If your business opportunities are so obvious and so overwhelming that you don’t need to define a particular course of action to reach your ultimate destination, you’ve won the business planner’s lottery. Be like the first-in folks with Bitcoin: just get out there and scoop the loot as fast as you can. Such opportunities are relatively rare, however. You’re more likely to run into one hazardous crossroad after another in your quest for gold, and a lack of careful planning can be dangerous indeed. Note the following examples:

       Planning blunders have been partly blamed for fiascoes involving certain infamous product introductions, including the Ford Edsel in the 1950s, New Coke in the 1980s, and the Apple Newton PDA in the ’90s.

       Motorola ultimately lost more than $5 billion on Iridium, its ill-planned low Earth orbit mobile telephone satellite system. By 2000 the venture was bankrupt.

       In 2004 Google launched Orkut and in 2011 it introduced Google +. These online services were designed to give this innovative firm entry into the highly lucrative social media platform market. But by 2014 Orkut was gone, and in 2019 Google + was pulled, unable to compete against established incumbents like Facebook, Instagram, and Twitter.

      

Even the biggest can fail when they don’t do the heavy lifting required in business planning. Moreover, just because a company is successful in one sandbox doesn’t give it a free pass to play in another.
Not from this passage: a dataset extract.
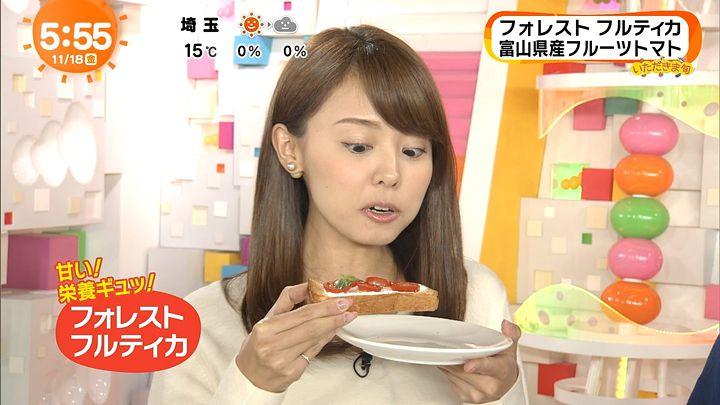miyazawa20161118_29.jpg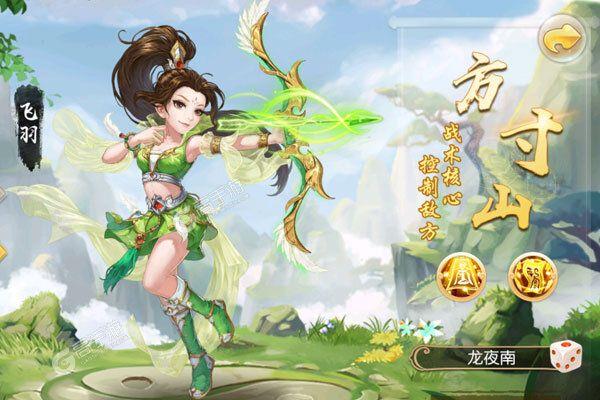 修仙物语0氪送神兽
Clearly defined goals and objectives can keep you from deviating down those deceptive rabbit holes, no matter how intriguing they may appear at first glance. Watch where you stray as you might stumble instead. Ouch!

      

Setting business goals and objectives provides an important insurance policy for your business: the opportunity to plan a successful course of action and then keep track of your progress. One way to focus your thinking when it comes to goal definition is to use the “SMART” approach. That is, your goals should be Specific, Measurable, Attainable, Relevant, and Time-bound. This is a nifty little guideline to keep you from running off the track with goal statements that are too broad or so over the top that no one believes in them. Good goal-setting is not simply box-checking by the business planner. It’s providing direction for your future.

      Goals versus objectives

      After you complete a mission statement, your business goals lay out a basic itinerary for achieving your mission. Goals are broad business results that your company absolutely commits to attaining.
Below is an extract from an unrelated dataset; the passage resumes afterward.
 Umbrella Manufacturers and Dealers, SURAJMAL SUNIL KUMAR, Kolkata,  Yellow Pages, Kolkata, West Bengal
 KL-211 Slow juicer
      Goals are typically stated in terms of general business intentions. You may define your company’s goals by using phrases such as “becoming the market leader” or “being the low-cost provider of choice.” These aims clearly focus the company’s activities without being so narrowly defined that they stifle creativity or limit flexibility.

      

Simply setting a general goal for your company isn’t the end of the story; you also need to spend time thinking about how to get there. So, your company must follow up its goal with a series of objectives: operational statements that specify exactly what you must do to reach the goal. You should attach numbers and dates to objectives, which may involve weeks, months, or sometimes even years of effort. Example: We will achieve sales revenue of $10 million by 2024. They help you realize when you reach a given objective.

      Objectives never stand alone. They flow directly from your mission and your values and vision (see Chapter 3), and outside the context of their larger goals, they have little meaning. In fact, objectives can be downright confusing.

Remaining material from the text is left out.